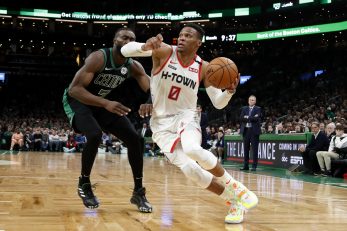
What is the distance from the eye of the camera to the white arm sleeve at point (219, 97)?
411 centimetres

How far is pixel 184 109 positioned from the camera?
4.17m

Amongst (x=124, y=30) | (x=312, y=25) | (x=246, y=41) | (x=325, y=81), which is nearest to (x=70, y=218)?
(x=124, y=30)

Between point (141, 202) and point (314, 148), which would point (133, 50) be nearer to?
point (141, 202)

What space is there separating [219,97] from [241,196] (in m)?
0.94

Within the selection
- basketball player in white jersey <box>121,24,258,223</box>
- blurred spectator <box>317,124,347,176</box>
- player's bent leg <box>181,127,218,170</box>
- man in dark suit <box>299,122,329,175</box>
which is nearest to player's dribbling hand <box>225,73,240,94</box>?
basketball player in white jersey <box>121,24,258,223</box>

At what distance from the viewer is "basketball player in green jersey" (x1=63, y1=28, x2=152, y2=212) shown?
13.8 ft

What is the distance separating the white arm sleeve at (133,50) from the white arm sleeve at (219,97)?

• **Task instructions**: Can you recast the listing above as a Markdown table with columns "No." and "Line", running from the line with "Within the selection" through the end of the listing and leaving out blank lines?

• **Exercise output**:
| No. | Line |
|---|---|
| 1 | Within the selection |
| 2 | - basketball player in white jersey <box>121,24,258,223</box> |
| 3 | - blurred spectator <box>317,124,347,176</box> |
| 4 | - player's bent leg <box>181,127,218,170</box> |
| 5 | - man in dark suit <box>299,122,329,175</box> |
| 6 | which is nearest to player's dribbling hand <box>225,73,240,94</box>? |
| 7 | basketball player in white jersey <box>121,24,258,223</box> |
| 8 | At what distance from the viewer is "basketball player in green jersey" (x1=63, y1=28, x2=152, y2=212) shown? |
| 9 | 13.8 ft |
| 10 | What is the distance separating the white arm sleeve at (133,50) from the white arm sleeve at (219,97)? |